記事:
(その後の) a piece of cake !

今宵、すべての劇場で。

「恐れを知らぬ川上音二郎一座」東宝

日比谷にオープンした東宝の新劇場シアタークリエ(芸術座の跡)の杮落としの演目。川上音二郎は、文明開化の明治時代に活躍した芸人・役者で、実在の人物。実際に一座を率いアメリカ公演も行っており、オッペケペー節は今も知られている彼の十八番である。
進取の気質の持ち主、役者の川上音二郎(ユースケ・サンタマリア)は、成功と失敗の繰り返しの人生を歩んできたが、明治32年、妻の貞奴常盤貴子)や劇団員を引き連れ、アメリカへと巡業の旅に出る。しかし、成功したのは最初だけで、信頼していたマネージャーに金を持ち逃げされ、やっとの思いで東海岸のボストンへと辿り着く。
この地でもトラブルに見舞われるが、駐アメリカ大使の小村寿太郎の助力により、一晩だけ大きな劇場を借りられることになった。しかし、よりによって、音二郎が選んだ演目は、シェイクスピアの「ヴェニスの商人」。となりの劇場では、イギリスの名優ヘンリー・アーヴィングが出演する同じ演目をかけている。かくして、一座はひと晩で、和製「ヴェニスの商人」をでっち上げることに。

提供資料:
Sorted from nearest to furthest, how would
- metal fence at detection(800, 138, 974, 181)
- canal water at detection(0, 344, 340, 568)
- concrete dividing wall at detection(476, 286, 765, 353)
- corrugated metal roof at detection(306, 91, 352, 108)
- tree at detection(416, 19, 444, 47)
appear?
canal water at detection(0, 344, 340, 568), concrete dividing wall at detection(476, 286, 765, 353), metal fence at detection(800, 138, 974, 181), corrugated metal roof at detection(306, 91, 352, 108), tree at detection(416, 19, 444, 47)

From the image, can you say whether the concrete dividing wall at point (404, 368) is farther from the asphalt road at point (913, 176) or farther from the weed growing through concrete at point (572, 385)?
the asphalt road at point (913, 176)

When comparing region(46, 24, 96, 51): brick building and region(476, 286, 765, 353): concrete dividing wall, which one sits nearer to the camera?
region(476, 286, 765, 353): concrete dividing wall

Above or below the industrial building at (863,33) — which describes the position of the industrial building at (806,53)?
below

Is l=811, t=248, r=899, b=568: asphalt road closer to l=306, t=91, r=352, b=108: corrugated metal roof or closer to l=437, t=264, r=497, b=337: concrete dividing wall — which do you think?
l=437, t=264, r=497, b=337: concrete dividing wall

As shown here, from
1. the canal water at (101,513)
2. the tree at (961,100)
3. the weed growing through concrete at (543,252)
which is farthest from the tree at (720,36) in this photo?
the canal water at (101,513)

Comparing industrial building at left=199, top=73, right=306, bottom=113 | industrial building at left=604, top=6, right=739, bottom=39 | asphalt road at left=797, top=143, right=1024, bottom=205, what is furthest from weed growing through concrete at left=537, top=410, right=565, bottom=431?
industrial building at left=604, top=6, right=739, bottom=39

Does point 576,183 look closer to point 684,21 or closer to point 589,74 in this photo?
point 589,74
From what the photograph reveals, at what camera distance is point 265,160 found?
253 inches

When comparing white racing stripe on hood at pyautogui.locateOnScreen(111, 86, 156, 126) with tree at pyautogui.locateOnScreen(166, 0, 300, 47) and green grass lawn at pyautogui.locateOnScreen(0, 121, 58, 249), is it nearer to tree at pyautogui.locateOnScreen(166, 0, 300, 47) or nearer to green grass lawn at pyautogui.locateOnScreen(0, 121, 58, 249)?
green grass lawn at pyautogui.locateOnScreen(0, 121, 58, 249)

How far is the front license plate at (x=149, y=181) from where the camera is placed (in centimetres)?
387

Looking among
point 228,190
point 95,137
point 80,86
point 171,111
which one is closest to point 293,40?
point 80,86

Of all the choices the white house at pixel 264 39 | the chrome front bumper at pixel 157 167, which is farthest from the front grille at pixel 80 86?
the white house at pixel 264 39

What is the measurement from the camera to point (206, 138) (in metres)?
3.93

課題一覧:
a: 記事によると、川上音二郎が妻や劇団員を引き連れてアメリカ巡業に出たのは明治何年か。
b: 次の(i)〜(iii)がそれぞれ記事の内容と合っているかどうか、はい・いいえで答え、判断の決め手となる記事中の語句をそのまま引用してください。
(i) シアタークリエは芸術座の跡にオープンした。
(ii) 一座はボストンで大きな劇場を一週間借りられることになった。
(iii) 一座が公演するにあたって、となりの劇場ではヘンリー・アーヴィングが別の演目に出演していた。
c: 記事の「進取の気質の持ち主、役者の川」から「海岸のボストンへと辿り着く。」までの部分を、「ボストン」を「ニューヨーク」に変えて書き直せ。
解答には記事だけを用い、資料は使わないこと。

解答一覧:
a: 明治32年。

b:
(i) はい。「日比谷にオープンした東宝の新劇場シアタークリエ(芸術座の跡)」
(ii) いいえ。「一晩だけ大きな劇場を借りられることになった」
(iii) いいえ。「となりの劇場では、イギリスの名優ヘンリー・アーヴィングが出演する同じ演目をかけている」

c:
進取の気質の持ち主、役者の川上音二郎(ユースケ・サンタマリア)は、成功と失敗の繰り返しの人生を歩んできたが、明治32年、妻の貞奴常盤貴子)や劇団員を引き連れ、アメリカへと巡業の旅に出る。しかし、成功したのは最初だけで、信頼していたマネージャーに金を持ち逃げされ、やっとの思いで東海岸のニューヨークへと辿り着く。